I tried fixing a cranky snowmobile one time. I seemed to have done everything right until I pressed the starter button and the engine exploded into flames.
Not long after that I forgot to shut the lights on my little sports car and the battery ran down. It was parked on a downward slope and had a standard transmission so the fix was obvious. I would get it rolling downhill, jump in and pop the clutch to get the engine turning.
The slope was slightly steeper than I calculated. The car began rolling and when I tried to jump in, the open door bumped me into the ditch. The car rolled progressively faster toward a sharp bend overlooking the lake.
The car never reached the water, having been grabbed and stopped by a large poplar tree. The auto body shop bill was quite a bit larger than the cost of a battery charger, as I recall.
Then there was the time that a friend gave me an old but perfectly usable snowmobile. It started and ran great just before we loaded it onto the truck. I was going to drop it off at my cottage.
It was mid-February and I was not wearing winter gear, but that was not a problem. I would quickly pull the machine off the truck and drive it the short distance into the cottage where I had winter clothes.
The machine pulled off the truck easily, but would not start. I fiddled with the choke, checked the carb and a variety of other things as hypothermia began to set in. As I shivered and cursed, another snowmobile approached.
Its rider, dressed in black, got off his machine, approached, reached out and turned off the kill switch, then turned the key and my machine roared to life.
The stranger turned and left without a word.
My latest misadventure involved my ATV. I was plowing with it last week when a flashing thermometer symbol appeared on the console. I checked the ATV manual to see what that was about.
The manual said a flashing thermometer means the ATV is overheating and should be shut down immediately.
I went to work trying to find the problem. The radiator was hidden under the plastic hood, which had an entry panel. I got to it, but not before breaking the entry panel locking pins.

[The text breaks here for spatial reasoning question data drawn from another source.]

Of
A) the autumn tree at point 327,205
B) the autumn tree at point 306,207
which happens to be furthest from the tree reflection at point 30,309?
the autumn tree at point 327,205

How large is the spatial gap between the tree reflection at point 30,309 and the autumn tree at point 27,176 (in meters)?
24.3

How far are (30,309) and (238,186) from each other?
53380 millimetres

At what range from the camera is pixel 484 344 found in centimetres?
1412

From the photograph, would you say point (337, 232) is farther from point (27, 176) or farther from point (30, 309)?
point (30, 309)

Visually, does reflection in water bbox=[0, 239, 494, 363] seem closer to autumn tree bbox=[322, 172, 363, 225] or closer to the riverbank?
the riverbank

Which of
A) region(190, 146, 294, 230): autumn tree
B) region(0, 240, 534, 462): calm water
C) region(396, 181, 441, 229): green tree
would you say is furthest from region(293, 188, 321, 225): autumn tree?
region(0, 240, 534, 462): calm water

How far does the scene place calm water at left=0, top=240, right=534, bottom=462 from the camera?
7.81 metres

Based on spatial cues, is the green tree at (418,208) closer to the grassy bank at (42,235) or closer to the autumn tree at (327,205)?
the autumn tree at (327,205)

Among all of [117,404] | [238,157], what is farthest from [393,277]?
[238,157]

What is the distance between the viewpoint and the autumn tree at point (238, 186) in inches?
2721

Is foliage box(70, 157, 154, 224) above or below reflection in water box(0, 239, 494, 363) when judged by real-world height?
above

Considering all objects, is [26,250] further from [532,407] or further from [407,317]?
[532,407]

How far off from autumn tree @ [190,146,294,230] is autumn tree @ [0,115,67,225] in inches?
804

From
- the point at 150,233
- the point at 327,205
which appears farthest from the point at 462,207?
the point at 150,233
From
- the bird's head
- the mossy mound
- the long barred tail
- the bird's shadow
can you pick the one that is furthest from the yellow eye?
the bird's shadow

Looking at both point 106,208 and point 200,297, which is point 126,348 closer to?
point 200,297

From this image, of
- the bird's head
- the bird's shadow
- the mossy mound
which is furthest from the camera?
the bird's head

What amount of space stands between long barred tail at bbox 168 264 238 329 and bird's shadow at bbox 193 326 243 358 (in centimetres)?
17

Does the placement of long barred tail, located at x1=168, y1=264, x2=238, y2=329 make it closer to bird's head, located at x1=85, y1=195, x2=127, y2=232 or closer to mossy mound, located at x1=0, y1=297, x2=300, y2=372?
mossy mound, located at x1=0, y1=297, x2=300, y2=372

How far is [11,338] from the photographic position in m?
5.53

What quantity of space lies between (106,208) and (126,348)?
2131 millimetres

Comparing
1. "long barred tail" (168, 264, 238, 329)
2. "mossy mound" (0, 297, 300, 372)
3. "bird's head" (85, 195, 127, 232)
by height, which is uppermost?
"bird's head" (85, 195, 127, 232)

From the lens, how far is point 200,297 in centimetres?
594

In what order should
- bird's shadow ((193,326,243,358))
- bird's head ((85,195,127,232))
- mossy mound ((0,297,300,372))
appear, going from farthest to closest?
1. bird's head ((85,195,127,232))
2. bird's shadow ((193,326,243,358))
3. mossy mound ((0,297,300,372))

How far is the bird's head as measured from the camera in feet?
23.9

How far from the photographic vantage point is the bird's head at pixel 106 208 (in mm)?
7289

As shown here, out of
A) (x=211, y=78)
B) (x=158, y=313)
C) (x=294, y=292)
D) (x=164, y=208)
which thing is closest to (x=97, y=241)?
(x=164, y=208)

The coolant was at its proper level so I put the entry panel in place and secured it with my favourite tool – duct tape. I checked out other parts of the machine, found nothing, but determined the ATV the cooling fan was not working.
Broken cooling fans are a bit beyond my mechanical skills so I called the ATV dealer and made an appointment.
I spent an hour shovelling out the ATV trailer, then loaded the machine, strapped it down and hauled it down the highway to the dealership.
The mechanic asked a couple of questions before logging the machine into the repair line.
“So you say the coolant is fine and you checked the fuse, right?”
Fuse? ATV’s have fuses?
He gave me a strange look, pulled the seat off the ATV then opened a little black box that I always had wondered about but never opened. There were rows of little coloured fuses.
He pulled one fuse out and said: “Yep, blown fuse.”
Later that day I was back plowing, my face cherry red, and not from the cold.